**Provided text**:
Serving on your school's student council gives you a say in student activities and a voice with the school administration. It also looks good on college applications. However, to make it onto the student council, you'll first need to give a speech and gather votes from the other students.
Use these suggestions to help you craft a speech they'll never forget. It's important that you make sure your speech suits your school and position.
Open With a Humorous Story
Many of you probably know me best for tripping over my feet and falling face first off the stage during prom. Once I got over that embarrassment, I decided I could face you here today.
What I've Done Already
From the first day I arrived at Sample High School, I knew I wanted to become more involved. From serving on the school newspaper as the Features Editor to helping plan prom last year, I consistently spend time in leadership roles and try to make this school an even better place than it already is.
Many of you probably know me from my work with Key Club and the volunteer time I've spent at Sunnyvale Nursing Home and cleaning up our community park.

**Material shown**:

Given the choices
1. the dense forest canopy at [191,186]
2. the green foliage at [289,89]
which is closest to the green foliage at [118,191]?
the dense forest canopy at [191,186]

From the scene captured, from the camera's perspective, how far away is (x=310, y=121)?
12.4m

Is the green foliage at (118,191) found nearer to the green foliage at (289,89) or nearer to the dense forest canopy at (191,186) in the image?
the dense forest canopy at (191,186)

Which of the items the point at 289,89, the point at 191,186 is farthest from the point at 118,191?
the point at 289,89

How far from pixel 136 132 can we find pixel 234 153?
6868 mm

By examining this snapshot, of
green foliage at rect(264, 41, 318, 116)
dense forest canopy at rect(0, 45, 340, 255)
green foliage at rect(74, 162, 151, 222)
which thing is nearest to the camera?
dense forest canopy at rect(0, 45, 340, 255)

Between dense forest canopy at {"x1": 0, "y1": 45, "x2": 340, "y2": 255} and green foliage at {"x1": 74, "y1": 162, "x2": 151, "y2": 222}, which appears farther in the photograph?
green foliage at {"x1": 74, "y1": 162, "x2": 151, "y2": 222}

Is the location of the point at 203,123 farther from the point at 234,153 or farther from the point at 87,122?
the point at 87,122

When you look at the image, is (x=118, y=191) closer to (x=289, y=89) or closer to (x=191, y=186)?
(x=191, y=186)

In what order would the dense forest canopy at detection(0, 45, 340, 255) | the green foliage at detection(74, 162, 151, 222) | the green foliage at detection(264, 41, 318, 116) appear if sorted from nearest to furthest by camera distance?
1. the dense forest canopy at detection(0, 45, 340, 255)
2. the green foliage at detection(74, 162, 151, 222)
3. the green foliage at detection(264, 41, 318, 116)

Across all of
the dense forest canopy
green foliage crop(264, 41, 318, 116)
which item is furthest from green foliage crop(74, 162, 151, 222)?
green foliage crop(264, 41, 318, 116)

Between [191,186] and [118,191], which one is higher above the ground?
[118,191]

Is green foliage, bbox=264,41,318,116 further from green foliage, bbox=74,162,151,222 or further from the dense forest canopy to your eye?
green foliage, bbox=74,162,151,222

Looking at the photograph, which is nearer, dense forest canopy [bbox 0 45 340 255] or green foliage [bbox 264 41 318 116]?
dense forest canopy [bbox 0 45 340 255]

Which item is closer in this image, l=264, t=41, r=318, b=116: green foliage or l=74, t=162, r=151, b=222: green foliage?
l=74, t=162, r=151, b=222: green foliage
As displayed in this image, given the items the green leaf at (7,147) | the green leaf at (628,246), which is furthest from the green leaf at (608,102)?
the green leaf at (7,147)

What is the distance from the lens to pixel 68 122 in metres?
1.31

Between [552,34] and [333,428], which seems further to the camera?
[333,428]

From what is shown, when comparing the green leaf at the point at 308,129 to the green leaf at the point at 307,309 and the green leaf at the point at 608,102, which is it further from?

**Written task 1**: In the student council speech text, what position did the speaker hold on the school newspaper?
**Written task 2**: Pick up the student council speech text after its last sentence and carry it forward.

**Task response 1**: Features Editor

**Task response 2**:
Running for the Role of _______
It probably won't surprise you that I have decided to run for student council for the role of ___________. As student council _________ (role), I will strive to continue to make improvements in the school for every student here at Sample High.
I Understand and Can Do the Job
The student council works side-by-side with the student body and the administration to ensure student events throughout the year are successful. As _______, I will ensure that you have a memorable year.
Please Vote for Me
Today, I am asking for your vote for _______. Should you elect me, I will listen to your concerns and work hard for you. Thank you.
Make the Opening Stand Out
Hello, my name is John Doe and I'm a junior. I'm not the type of student who will lead a senior prank or skip class with you, but that probably isn't what you want in a class president anyway. What I do offer is steadfastness, hard work and the ability to work with others even during difficult circumstances while still keeping a sense of humor.
Last year, when the cafeteria stopped serving the salad bar, I was able to get it reinstated by starting a petition, having many of you sign it and taking it to Principal Smith. Because we worked together, we were able to bring the salad bar back, and now it's better than ever.
During the last three years at Sample High School, I've been involved in many activities. I've played basketball, spent a short time in the school band, worked on various committees and helped tutor students after school. Last year, I was adopted into the National Honor Society and started an after school club for airplane enthusiasts that meets once a week.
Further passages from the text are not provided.